What’s so obscene about QMobile’s ad, Pakistan?
Why is everything good strung up on the moral compass and then declared obscene by people like Orya Maqbool Jaan?
QMobile recently made an ad that has everyone in Pakistan talking about it. Strangely enough, mostly for good reasons this time. The ad is about a girl called Sara who wishes to pursue her dreams of playing cricket. Like many in our society who feel a girl’s place should be at home, Sara’s father refuses to support her and says “ladkiyan cricket nahin khelti” (girls don’t play cricket) making it clear that cricket is a “man’s” sport.
To this day, potential in-laws look for an educated girl to wed their son, so that she can be domesticated as a homemaker. No sorry, it is still housewife in their minds. She can be a doctor who stays home, makes babies and also round chapatis. There is nothing wrong with being a homemaker, but forcing one to give up their dreams to stay in the kitchen, is wrong.
So this ad was breaking barriers for sure, even more so because the daughter still goes ahead with just her mother’s blessings, defying her father.
Pakistan’s women cricket team recently played and won not only major matches but our hearts as well. Many of the players had similar stories to tell as that of Sara.
At the end of the advertisement, Sara gets selected in the official team to represent Pakistan and even wins player of the match. With all the congratulations pouring in, her father finally melts and accepts her victory as his own and embraces her wishes.
It was a very touching moment and certainly a lesson for all of us to learn from. We should be allowed to pursue our dreams and make something of ourselves. Daughters should be respected as individual identities too.
And then reality came knocking. People started making comments like,
“Shameful ad, it is teaching others to defy parents.”
“Now every girl will run away from home”
“Propaganda video”
“Women want to take the place of a man?”
And then the final blow from a particularly popular person, Orya Maqbool Jaan,
“The ad is obscene. Did you see the way she was running?”
No, Sir, we did not, but you certainly seemed to have been looking… really really hard to have seen what was not even there.

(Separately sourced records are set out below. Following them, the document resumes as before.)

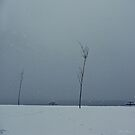Winter Kills by RobertCharles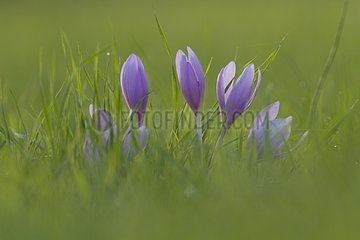 Autumn crocuses in a field in autumn France
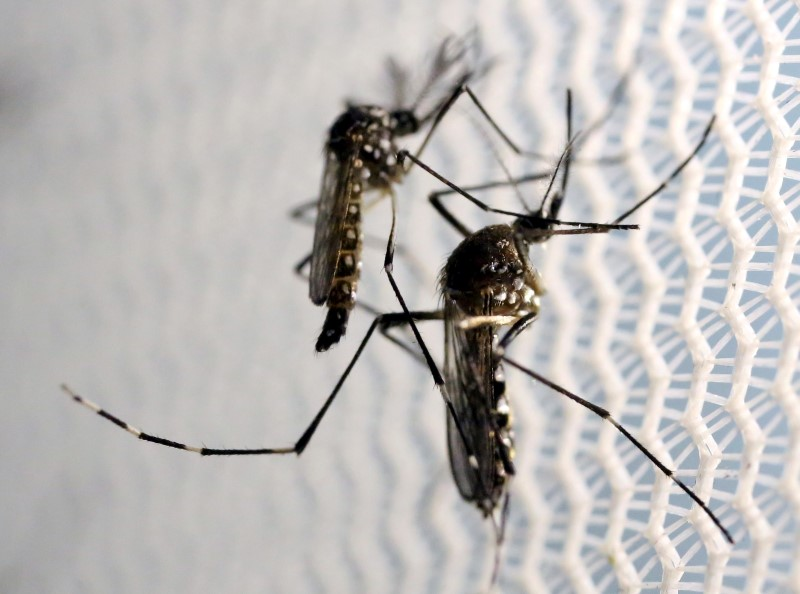 Aedes aegypti mosquitoes are seen inside Oxitec laboratory in Campinas, Brazil,
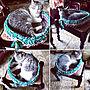 女性一人暮らし1LDK、バッグ作りBedroomや猫や手編みやズパゲッティなどに関するemmyyさんの実例写真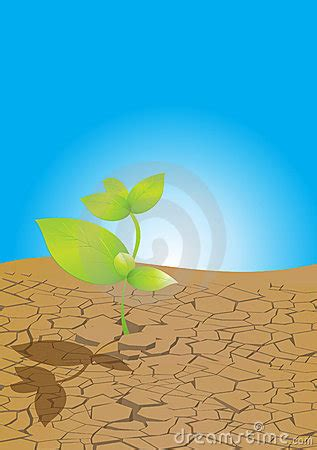 plant  dry ground stock photography image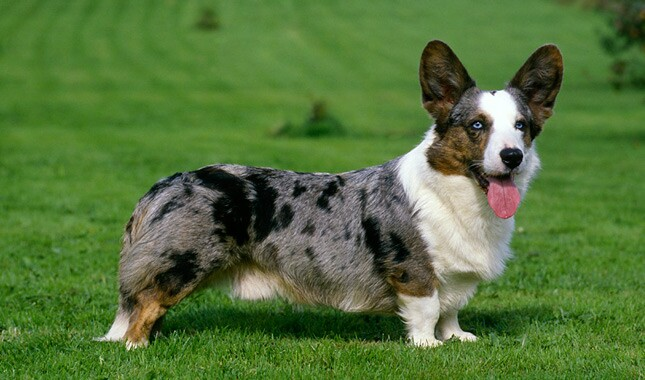 Cardigan Welsh Corgi Breed Information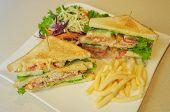 foto of sandwich  - club sandwich - JPG
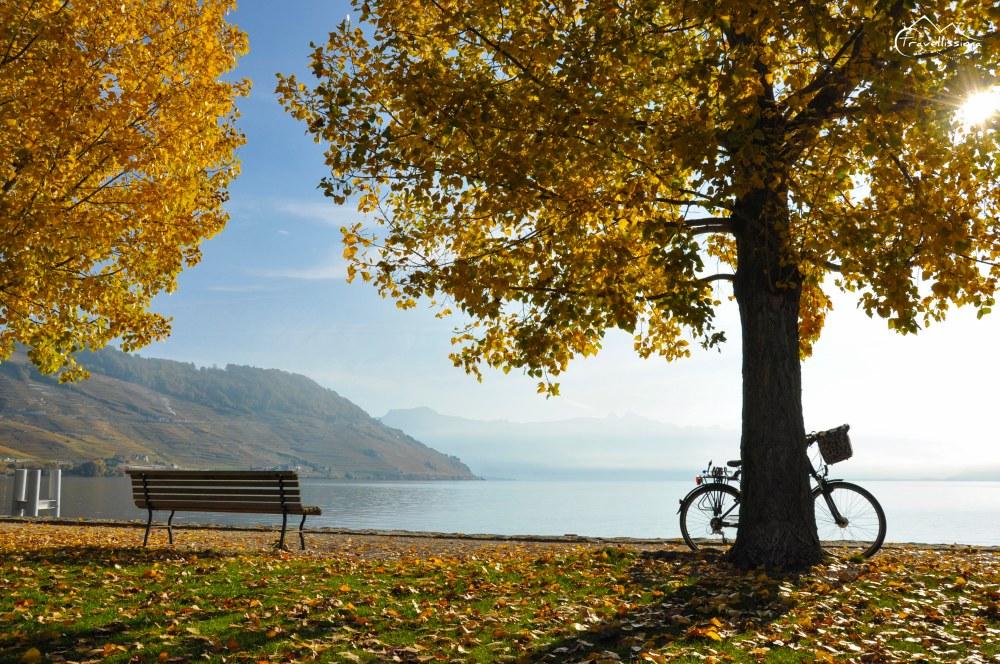 cycling_Switzerland_Anna_Kedzierska-0527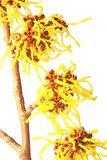 Witch hazel (Hamamelis). Blooming branch of witch hazel (Hamamelis) isolated in front of white background royalty free stock photo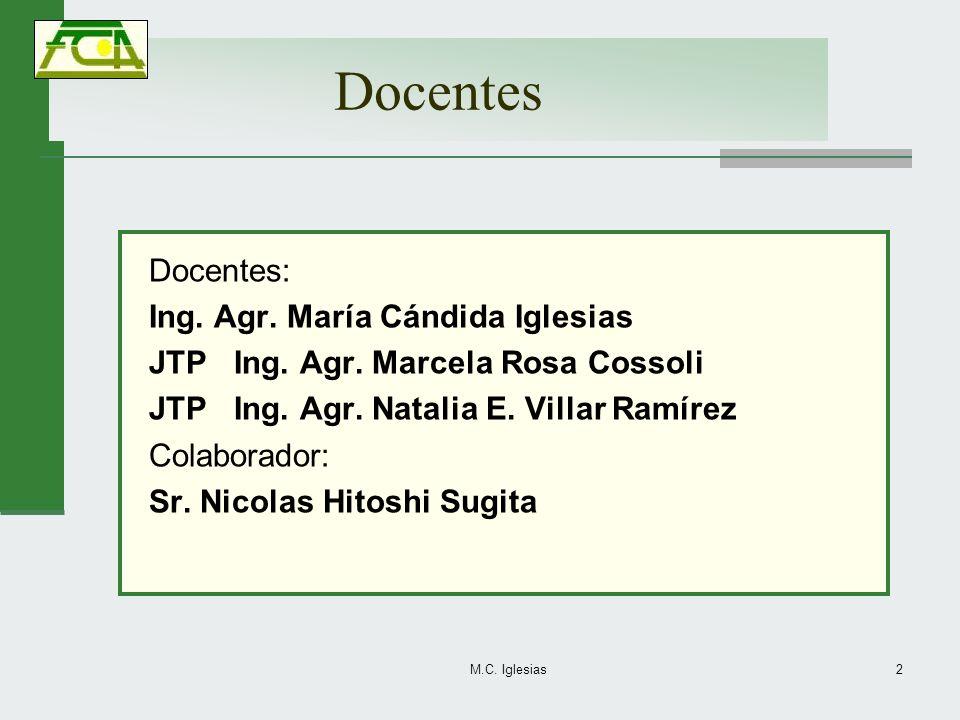 Docentes Docentes: Ing. Agr. María Cándida Iglesias JTP Ing. Agr. Marcela Rosa Cossoli JTP Ing. Agr. Natalia E. Villar Ramírez Colaborador: Sr. Nicola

Why is everything positive forced to take a negative turn?
Why is everything good strung up on the moral compass and then declared obscene by people? And that too just for the sake of it?
There was nothing obscene or negative in the ad. It had a good message. Sometimes things should be accepted as they are. Sometimes there really are no hidden conspiracies out there to ruin our youth.
It is a wonderful ad that we should all learn from. The world is changing and we need to move ahead with it, not go backwards.